Tandis qu'il parlait, simultanément, les trois Morphéens démontraient leur talent devant Alyanea de plus en plus abasourdie. Ils jouaient de leur pouvoir ensemble comme une harmonie, disparaissant sous ses yeux puis réapparaissant progressivement. Elle eut même la sensation de partir elle-même en fumée et dut se tâter le corps pour constater qu'elle rêvait. Elle n’avait jamais eu une haute opinion des Morphéens, mais son avis venait de changer du tout au tout. Elle comprenait à présent pourquoi Morphéa était appelée le Monde-Rêve. Ce qu'elle ne comprenait pas en revanche, c'est ce qu'elle faisait ici. L'Oligarque lui dit alors :

  • Maintenant que mon sot de neveu est parti, tu restes l'étudiante la plus influente de ta promotion. J'aimerais que tu t'assure de réunifier cette classe le plus rapidement possible. J'ai besoin de tes talents de leader pour faire accepter mon fils dans toutes les sphères de l'Université. Il n'est pas entièrement d'ici, et je crains des tensions de la part de certains nobliaux arrogants, particulièrement parmi les anciens partisans d'Argann.

  • Je le ferai seigneur, dit-elle en s'inclinant, Je comprends mon devoir, mais aussi, je crois que j’apprécie ce petit, et aussi je pense comprendre votre plan.

  • Je suis sûr que tu comprends mon plan, tu es assez intelligente pour ça. Dans quelques années, tu seras peut-être appelée à partir vers les autres mondes afin de réunir cette équipe hors du commun.

Impressionnée par la confiance que le chef de l'Assemblée mettait en elle, la jeune fille se contenta de s'incliner encore plus.

Araméor se tourna ensuite vers Melchior, le forgeron. Celui-ci était resté de marbre pendant cette explication. En effet, il connaissait déjà le secret de ces étudiants mystérieux, ayant lui même participé à leur intégration.

  • Mon ami, continua l'Oligarque, je te confie une nouvelle fois une mission importante. Tu es un grand voyageur, tu connais beaucoup de monde un peu partout. Tu seras je pense un excellent professeur pour mon fils. Et puis sait-on jamais, peut-être qu'un jour tu pourras lui transmettre le savoir que tu as acquis.

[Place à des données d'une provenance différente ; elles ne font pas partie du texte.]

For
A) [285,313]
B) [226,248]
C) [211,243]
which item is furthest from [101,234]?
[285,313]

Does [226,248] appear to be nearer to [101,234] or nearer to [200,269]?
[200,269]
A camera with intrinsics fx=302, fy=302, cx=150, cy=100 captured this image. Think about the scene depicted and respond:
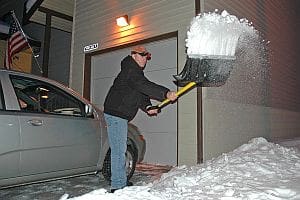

Tu n'as pas eu le bonheur d'avoir un fils à qui léguer ces connaissances, alors je souhaite que tu trouves dans cette mission l'occasion de palier à ce manque qui te ronge.

  • Ce sera avec une immense joie seigneur, je suis honoré par la confiance que vous m'accordez, répondit Melchior en se courbant avec respect.

Araméor se tourna ensuite vers la jeune Mariwenn qui tenait à présent la main de l'enfant. Celui-ci s'était visiblement pris d'affection pour elle, et elle le lui rendait bien.

  • Mariwenn, tu quittes désormais le service des cuisines. Ton unique tâche sera maintenant de t'occuper de Joran. J'ai enlevé cet enfant à sa mère, il aura besoin d'une amie comme toi.

  • Je... Avec plaisir seigneur, dit la jeune femme, à la fois intimidée et soulagée. Je remplirais cette mission avec bonheur, soyez-en assuré, finit-elle, plongeant dans une humble révérence.

  • Je n'ai aucun doute à ce sujet, murmura Araméor dans un sourire.

Pendant ce temps, Joran serrait la main de la jeune femme jusqu'à s'en blanchir les phalanges. Intimidé par cette assemblée, il ne savait comment réagir, alors il se leva de sa chaise et s'inclina comme les autres vers son père. Araméor éclata d'un rire amusé en le voyant.